— BEGIN Data in this exercise —
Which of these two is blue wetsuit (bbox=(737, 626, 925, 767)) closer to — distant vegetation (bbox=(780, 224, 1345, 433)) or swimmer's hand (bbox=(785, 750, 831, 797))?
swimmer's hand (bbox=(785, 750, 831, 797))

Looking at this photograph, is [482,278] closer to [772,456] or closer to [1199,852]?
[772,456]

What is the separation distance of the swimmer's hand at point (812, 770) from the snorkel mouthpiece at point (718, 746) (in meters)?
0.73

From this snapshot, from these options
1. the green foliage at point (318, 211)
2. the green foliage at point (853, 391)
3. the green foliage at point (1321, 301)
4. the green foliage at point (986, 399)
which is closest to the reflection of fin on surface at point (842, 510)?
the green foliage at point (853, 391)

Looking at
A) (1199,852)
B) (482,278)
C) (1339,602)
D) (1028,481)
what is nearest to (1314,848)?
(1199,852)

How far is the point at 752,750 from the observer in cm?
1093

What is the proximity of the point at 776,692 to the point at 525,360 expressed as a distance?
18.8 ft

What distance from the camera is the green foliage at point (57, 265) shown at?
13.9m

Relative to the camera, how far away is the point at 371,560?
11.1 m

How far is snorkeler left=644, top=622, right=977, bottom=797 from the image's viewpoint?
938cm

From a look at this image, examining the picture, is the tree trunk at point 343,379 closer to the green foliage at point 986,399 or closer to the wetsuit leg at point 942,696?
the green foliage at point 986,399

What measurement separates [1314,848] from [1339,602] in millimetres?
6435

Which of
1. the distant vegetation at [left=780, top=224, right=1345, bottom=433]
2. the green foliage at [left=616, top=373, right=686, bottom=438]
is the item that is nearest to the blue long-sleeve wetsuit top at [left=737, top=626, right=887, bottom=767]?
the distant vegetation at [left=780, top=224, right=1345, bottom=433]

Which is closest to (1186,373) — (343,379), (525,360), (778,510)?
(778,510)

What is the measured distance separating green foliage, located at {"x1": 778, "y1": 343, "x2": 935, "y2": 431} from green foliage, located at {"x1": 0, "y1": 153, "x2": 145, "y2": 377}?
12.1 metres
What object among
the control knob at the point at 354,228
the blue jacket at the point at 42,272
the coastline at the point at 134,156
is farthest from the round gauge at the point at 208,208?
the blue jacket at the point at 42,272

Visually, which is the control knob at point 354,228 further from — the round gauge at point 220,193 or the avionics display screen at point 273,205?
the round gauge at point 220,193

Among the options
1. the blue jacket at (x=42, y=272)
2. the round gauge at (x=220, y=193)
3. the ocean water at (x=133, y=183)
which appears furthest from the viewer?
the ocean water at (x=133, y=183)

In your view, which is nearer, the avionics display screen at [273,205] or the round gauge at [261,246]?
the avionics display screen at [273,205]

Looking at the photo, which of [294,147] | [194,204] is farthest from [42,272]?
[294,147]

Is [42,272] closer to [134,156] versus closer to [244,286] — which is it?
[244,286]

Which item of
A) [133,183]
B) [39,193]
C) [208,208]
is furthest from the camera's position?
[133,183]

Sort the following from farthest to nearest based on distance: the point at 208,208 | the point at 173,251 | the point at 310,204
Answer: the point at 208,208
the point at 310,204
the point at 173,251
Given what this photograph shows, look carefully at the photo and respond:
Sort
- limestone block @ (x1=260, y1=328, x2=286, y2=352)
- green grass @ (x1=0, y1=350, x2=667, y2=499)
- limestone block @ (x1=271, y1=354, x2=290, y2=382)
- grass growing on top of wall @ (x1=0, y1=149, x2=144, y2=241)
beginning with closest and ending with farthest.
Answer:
— END Data in this exercise —
Output the entire listing above as a JSON list of strings, with each line as its own string and no blank lines.

[
  "Which of these two is blue wetsuit (bbox=(737, 626, 925, 767)) closer to — distant vegetation (bbox=(780, 224, 1345, 433)) or swimmer's hand (bbox=(785, 750, 831, 797))?",
  "swimmer's hand (bbox=(785, 750, 831, 797))",
  "Looking at this photograph, is [482,278] closer to [772,456] or closer to [1199,852]?",
  "[772,456]",
  "What is the separation distance of the swimmer's hand at point (812, 770) from the snorkel mouthpiece at point (718, 746) (in meters)?",
  "0.73",
  "From this snapshot, from these options",
  "1. the green foliage at point (318, 211)",
  "2. the green foliage at point (853, 391)",
  "3. the green foliage at point (1321, 301)",
  "4. the green foliage at point (986, 399)",
  "which is closest to the reflection of fin on surface at point (842, 510)?",
  "the green foliage at point (853, 391)",
  "Looking at",
  "A) (1199,852)",
  "B) (482,278)",
  "C) (1339,602)",
  "D) (1028,481)",
  "what is nearest to (1314,848)?",
  "(1199,852)",
  "How far is the point at 752,750 from the observer in cm?",
  "1093",
  "What is the proximity of the point at 776,692 to the point at 525,360 expressed as a distance?",
  "18.8 ft",
  "What distance from the camera is the green foliage at point (57, 265) shown at?",
  "13.9m",
  "Relative to the camera, how far away is the point at 371,560?",
  "11.1 m",
  "How far is snorkeler left=644, top=622, right=977, bottom=797 from the image's viewpoint?",
  "938cm",
  "From a look at this image, examining the picture, is the tree trunk at point 343,379 closer to the green foliage at point 986,399 or closer to the wetsuit leg at point 942,696?",
  "the green foliage at point 986,399",
  "What measurement separates [1314,848] from [1339,602] in millimetres?",
  "6435",
  "Which of",
  "1. the distant vegetation at [left=780, top=224, right=1345, bottom=433]",
  "2. the green foliage at [left=616, top=373, right=686, bottom=438]",
  "is the item that is nearest to the blue long-sleeve wetsuit top at [left=737, top=626, right=887, bottom=767]?",
  "the distant vegetation at [left=780, top=224, right=1345, bottom=433]",
  "Which is closest to (1186,373) — (343,379), (525,360), (778,510)?",
  "(778,510)",
  "What is the measured distance separating green foliage, located at {\"x1\": 778, \"y1\": 343, \"x2\": 935, \"y2\": 431} from green foliage, located at {\"x1\": 0, \"y1\": 153, \"x2\": 145, \"y2\": 377}?",
  "12.1 metres",
  "What object among",
  "the control knob at the point at 354,228",
  "the blue jacket at the point at 42,272",
  "the coastline at the point at 134,156",
  "is farthest from the round gauge at the point at 208,208?",
  "the blue jacket at the point at 42,272",
  "Visually, which is the control knob at point 354,228 further from — the round gauge at point 220,193 or the avionics display screen at point 273,205?",
  "the round gauge at point 220,193",
  "Among the options",
  "1. the blue jacket at (x=42, y=272)",
  "2. the round gauge at (x=220, y=193)",
  "3. the ocean water at (x=133, y=183)",
  "which appears furthest from the viewer?",
  "the ocean water at (x=133, y=183)",
  "In your view, which is nearer, the avionics display screen at [273,205] or the round gauge at [261,246]?",
  "the avionics display screen at [273,205]",
  "Looking at the photo, which of [294,147] | [194,204] is farthest from [42,272]?",
  "[294,147]",
  "Is [42,272] closer to [134,156] versus closer to [244,286] — which is it?",
  "[244,286]",
  "Which item of",
  "A) [133,183]",
  "B) [39,193]",
  "C) [208,208]",
  "is furthest from the camera's position?",
  "[133,183]",
  "Sort the following from farthest to nearest based on distance: the point at 208,208 | the point at 173,251 | the point at 310,204",
  "Answer: the point at 208,208",
  "the point at 310,204",
  "the point at 173,251",
  "Given what this photograph shows, look carefully at the photo and respond:",
  "Sort",
  "- limestone block @ (x1=260, y1=328, x2=286, y2=352)",
  "- green grass @ (x1=0, y1=350, x2=667, y2=499)",
  "- limestone block @ (x1=271, y1=354, x2=290, y2=382)",
  "- grass growing on top of wall @ (x1=0, y1=149, x2=144, y2=241)",
  "beginning with closest and ending with farthest.",
  "Answer:"
]